*QUOTED TEXT*.
================

Python etc / UTF-8: how to cut bytes

UTF-8: how to cut bytes

UTF-8 is a variable-width encoding. One character can be encoded by one, two, three or four bytes. That means that you can't start reading a utf8-encoded string from any bite; that can accidentally break a character:

In : lion = 'Löwe'
In : lion.encode('utf-8')[2:]
Out: b'\xb6we'
In : lion.encode('utf-8')[2:].decode('utf-8')
...
UnicodeDecodeError: 'utf-8' codec can't decode byte 0xb6 in position 0: invalid start byte

This also means that to skip the first N characters of a string you can read and decode them, calculating offset upfront is not possible.

================

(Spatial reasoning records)
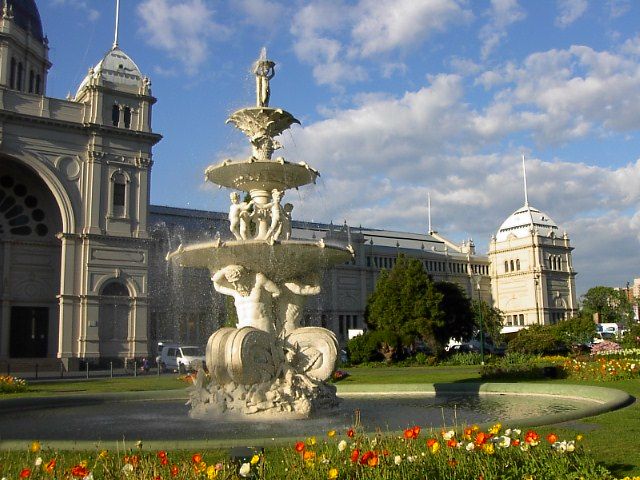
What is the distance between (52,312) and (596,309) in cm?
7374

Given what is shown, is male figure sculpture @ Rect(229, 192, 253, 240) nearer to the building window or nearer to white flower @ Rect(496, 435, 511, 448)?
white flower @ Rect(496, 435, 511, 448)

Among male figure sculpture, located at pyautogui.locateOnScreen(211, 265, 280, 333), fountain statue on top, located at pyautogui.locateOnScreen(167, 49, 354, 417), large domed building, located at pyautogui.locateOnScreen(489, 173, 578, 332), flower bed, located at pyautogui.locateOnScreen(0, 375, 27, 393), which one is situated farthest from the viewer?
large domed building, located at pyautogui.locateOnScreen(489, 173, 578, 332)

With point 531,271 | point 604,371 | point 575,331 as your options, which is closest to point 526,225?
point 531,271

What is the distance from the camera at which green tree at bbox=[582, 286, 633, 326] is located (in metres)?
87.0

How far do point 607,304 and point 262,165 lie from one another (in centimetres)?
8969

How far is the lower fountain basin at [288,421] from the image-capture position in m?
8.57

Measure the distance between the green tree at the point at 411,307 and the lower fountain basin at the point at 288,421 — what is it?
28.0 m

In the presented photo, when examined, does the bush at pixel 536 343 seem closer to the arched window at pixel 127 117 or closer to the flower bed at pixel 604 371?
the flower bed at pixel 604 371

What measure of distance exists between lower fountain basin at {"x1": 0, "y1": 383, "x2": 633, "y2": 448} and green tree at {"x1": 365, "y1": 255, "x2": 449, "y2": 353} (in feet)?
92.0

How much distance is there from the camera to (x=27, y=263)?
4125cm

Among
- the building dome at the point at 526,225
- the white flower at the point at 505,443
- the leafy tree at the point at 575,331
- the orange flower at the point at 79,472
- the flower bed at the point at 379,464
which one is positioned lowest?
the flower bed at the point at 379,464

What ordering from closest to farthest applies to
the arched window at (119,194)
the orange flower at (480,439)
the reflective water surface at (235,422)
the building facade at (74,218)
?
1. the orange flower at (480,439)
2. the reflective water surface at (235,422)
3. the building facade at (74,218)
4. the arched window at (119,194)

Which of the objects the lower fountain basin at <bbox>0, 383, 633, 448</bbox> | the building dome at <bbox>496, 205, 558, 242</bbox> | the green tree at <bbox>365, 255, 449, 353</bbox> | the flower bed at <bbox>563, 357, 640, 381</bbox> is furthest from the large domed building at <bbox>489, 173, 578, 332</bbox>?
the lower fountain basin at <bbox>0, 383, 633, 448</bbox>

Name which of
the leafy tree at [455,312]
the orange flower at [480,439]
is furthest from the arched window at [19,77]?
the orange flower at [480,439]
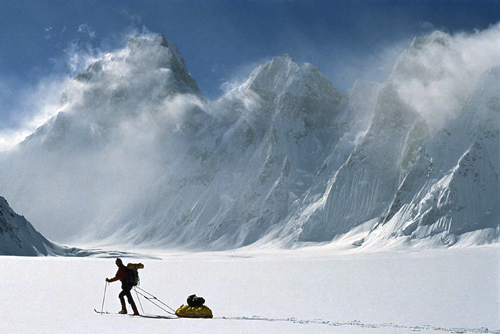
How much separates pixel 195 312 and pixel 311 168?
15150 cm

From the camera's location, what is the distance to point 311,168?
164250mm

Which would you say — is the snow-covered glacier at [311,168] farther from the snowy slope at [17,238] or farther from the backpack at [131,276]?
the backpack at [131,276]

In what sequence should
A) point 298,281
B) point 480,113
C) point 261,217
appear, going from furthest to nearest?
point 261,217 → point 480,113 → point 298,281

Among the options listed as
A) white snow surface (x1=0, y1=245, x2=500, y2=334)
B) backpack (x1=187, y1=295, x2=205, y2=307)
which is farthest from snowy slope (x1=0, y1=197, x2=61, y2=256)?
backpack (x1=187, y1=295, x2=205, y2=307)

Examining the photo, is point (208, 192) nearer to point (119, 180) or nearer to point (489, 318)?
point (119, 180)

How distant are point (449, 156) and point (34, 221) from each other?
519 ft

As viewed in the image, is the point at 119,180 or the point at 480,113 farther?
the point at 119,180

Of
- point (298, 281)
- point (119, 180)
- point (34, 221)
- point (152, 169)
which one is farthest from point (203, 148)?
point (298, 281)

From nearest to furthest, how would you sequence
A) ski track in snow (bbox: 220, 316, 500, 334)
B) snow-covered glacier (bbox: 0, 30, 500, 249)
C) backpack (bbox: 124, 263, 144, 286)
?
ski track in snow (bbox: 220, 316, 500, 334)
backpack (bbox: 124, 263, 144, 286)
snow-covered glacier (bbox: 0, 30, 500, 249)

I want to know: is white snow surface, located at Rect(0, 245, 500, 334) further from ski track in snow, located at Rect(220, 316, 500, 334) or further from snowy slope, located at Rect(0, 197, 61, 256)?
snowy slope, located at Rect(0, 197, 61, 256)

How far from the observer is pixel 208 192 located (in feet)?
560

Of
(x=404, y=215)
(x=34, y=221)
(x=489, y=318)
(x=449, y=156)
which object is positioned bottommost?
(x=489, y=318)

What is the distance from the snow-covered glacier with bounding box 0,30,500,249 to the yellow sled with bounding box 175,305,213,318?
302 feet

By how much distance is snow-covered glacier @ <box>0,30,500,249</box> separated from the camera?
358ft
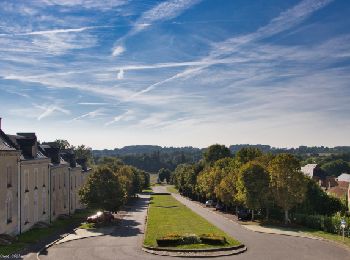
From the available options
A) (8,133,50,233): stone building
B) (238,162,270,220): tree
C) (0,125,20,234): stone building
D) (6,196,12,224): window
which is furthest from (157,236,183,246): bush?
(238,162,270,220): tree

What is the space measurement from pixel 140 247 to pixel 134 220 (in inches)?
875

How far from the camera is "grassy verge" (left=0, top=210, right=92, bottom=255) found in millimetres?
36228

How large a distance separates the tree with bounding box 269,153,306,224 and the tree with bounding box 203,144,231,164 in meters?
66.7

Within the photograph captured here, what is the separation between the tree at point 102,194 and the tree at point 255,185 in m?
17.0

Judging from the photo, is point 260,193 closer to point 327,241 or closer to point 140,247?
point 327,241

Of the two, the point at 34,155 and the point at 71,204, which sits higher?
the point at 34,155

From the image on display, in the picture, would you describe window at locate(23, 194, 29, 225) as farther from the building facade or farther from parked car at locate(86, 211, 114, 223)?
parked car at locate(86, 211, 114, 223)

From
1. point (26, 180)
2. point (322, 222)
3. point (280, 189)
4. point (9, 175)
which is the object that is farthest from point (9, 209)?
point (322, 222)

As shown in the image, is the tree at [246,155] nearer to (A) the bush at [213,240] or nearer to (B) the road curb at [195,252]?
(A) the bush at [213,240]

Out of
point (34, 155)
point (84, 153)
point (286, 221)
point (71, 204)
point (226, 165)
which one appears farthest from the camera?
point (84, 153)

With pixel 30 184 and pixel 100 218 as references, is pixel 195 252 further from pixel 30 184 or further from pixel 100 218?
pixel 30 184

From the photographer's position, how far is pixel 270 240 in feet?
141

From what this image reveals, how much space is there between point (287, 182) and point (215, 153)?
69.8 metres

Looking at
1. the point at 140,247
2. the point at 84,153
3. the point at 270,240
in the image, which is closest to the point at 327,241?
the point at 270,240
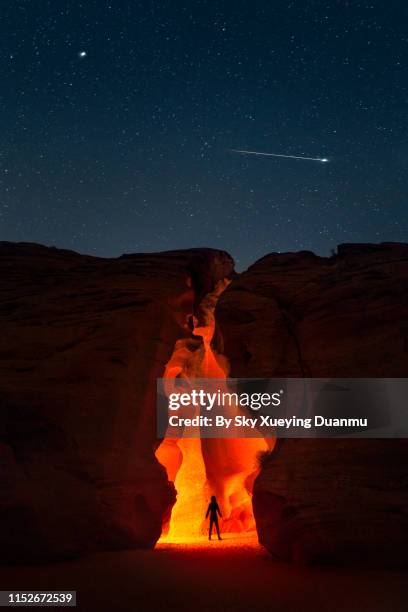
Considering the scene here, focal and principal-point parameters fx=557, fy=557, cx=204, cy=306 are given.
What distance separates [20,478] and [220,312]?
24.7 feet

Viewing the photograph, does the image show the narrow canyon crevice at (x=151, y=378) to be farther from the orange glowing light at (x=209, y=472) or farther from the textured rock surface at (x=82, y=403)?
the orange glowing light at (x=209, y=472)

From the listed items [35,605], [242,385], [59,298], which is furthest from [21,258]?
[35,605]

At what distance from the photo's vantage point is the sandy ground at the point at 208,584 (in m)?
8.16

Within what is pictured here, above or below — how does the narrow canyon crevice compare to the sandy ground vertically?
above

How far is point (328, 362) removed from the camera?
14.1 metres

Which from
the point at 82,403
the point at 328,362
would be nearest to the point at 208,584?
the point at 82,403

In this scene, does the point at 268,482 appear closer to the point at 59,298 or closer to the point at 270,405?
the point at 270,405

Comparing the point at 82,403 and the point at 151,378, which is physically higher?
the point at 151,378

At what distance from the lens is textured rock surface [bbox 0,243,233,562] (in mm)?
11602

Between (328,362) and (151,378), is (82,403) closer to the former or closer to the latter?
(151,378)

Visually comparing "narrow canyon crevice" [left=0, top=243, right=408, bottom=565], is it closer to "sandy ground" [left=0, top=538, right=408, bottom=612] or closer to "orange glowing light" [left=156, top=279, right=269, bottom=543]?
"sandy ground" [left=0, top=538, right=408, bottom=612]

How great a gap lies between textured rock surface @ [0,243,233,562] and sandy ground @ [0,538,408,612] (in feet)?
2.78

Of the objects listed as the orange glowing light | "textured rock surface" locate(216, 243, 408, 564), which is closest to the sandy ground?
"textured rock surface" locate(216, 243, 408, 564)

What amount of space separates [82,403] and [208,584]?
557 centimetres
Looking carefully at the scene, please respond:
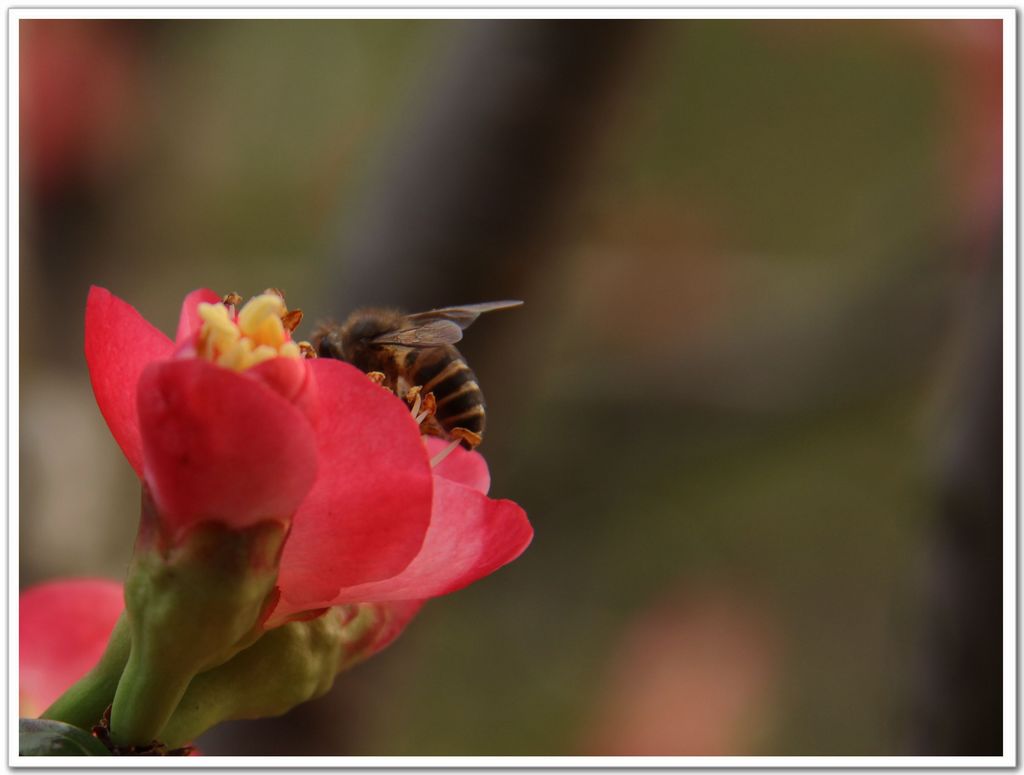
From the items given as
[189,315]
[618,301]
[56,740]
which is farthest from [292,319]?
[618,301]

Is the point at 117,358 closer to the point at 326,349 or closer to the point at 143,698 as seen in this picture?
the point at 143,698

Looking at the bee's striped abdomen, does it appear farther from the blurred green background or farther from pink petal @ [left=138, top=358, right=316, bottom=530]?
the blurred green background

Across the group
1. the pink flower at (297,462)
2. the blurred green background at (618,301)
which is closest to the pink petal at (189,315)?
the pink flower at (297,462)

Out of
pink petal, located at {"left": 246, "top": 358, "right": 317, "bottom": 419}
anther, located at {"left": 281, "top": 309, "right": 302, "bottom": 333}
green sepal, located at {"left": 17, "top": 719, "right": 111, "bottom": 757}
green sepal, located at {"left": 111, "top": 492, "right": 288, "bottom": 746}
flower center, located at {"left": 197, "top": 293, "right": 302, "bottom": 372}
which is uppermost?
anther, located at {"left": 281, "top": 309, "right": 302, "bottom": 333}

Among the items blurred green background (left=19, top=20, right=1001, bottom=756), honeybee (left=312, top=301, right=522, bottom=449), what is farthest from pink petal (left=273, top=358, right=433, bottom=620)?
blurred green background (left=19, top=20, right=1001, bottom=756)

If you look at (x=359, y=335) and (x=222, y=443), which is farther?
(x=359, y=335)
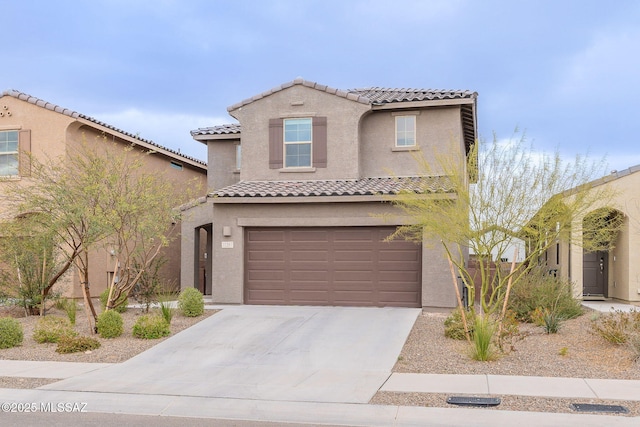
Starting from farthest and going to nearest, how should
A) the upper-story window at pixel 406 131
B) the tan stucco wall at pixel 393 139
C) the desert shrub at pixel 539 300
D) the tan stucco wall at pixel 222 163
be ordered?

================

*WRITTEN EXERCISE A*. According to the text on cutting UTF-8 bytes, how many bytes can be used to encode one character?
*WRITTEN EXERCISE B*. Write the next part of the text on cutting UTF-8 bytes, starting after its last sentence.

*EXPECTED ANSWER A*. One, two, three or four bytes.

*EXPECTED ANSWER B*.
You can, however, skip some fixed number of bytes with some precautions. Let's look how a symbol can be decoded:

0xxxxxxx
110xxxxx 10xxxxxx
1110xxxx 10xxxxxx 10xxxxxx
11110xxx 10xxxxxx 10xxxxxx 10xxxxxx

As you can see, the byte is the leading byte of a character unless it's 10xxxxxx. Such non-leading bytes are called continuation bytes. Let's skip them:

def cut_bytes(s, n):
    result = s.encode('utf-8')[n:]
    mask = int('11000000', 2)
    conbyte = int('10000000', 2)
    while result[0] and result[0] & mask == conbyte:
        result = result[1:]

    return result.decode('utf-8')
In : cut_bytes(lion, 2)
Out: 'we'
In : cut_bytes(lion, 1)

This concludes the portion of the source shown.